(Records from a data source)

■ ■ ■ ■

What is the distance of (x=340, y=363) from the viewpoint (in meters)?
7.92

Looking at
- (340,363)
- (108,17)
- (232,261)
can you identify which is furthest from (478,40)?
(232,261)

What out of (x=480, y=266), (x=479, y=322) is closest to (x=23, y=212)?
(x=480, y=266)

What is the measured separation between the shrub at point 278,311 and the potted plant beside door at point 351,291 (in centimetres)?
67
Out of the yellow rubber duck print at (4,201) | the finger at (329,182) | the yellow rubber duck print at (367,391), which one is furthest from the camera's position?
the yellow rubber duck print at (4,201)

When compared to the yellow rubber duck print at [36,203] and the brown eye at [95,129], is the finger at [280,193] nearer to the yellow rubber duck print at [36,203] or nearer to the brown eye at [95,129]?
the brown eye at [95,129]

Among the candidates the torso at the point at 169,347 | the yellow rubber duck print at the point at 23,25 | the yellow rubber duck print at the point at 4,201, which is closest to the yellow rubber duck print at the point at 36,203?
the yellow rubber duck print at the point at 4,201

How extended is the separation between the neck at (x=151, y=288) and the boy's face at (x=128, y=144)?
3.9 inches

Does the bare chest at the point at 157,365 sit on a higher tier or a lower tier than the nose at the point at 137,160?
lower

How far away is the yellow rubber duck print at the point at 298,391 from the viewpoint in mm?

■ ■ ■ ■

**What you are asked to do:** Print all of the entries above again, word for word and in the same order.

**Finished exercise:**
What is the distance of (x=340, y=363) from the viewpoint (in meters)?
7.92

Looking at
- (340,363)
- (108,17)
- (232,261)
can you identify which is furthest from (478,40)?
(232,261)

What out of (x=480, y=266), (x=479, y=322) is closest to (x=23, y=212)?
(x=480, y=266)

What is the measured separation between the shrub at point 278,311 and the potted plant beside door at point 351,291 (in centimetres)?
67
Out of the yellow rubber duck print at (4,201) | the finger at (329,182) | the yellow rubber duck print at (367,391), which one is furthest from the camera's position?
the yellow rubber duck print at (4,201)

When compared to the yellow rubber duck print at [36,203] and the brown eye at [95,129], is the finger at [280,193] nearer to the yellow rubber duck print at [36,203] or nearer to the brown eye at [95,129]?
the brown eye at [95,129]

Among the candidates the torso at the point at 169,347 | the yellow rubber duck print at the point at 23,25 | the yellow rubber duck print at the point at 4,201, which is closest to the yellow rubber duck print at the point at 36,203?
the yellow rubber duck print at the point at 4,201

How extended is the separation between the neck at (x=151, y=288) and the boy's face at (x=128, y=144)?
3.9 inches

Does the bare chest at the point at 157,365 sit on a higher tier or a lower tier than the nose at the point at 137,160?
lower

How far away is the yellow rubber duck print at the point at 298,391 from the viewpoint in mm?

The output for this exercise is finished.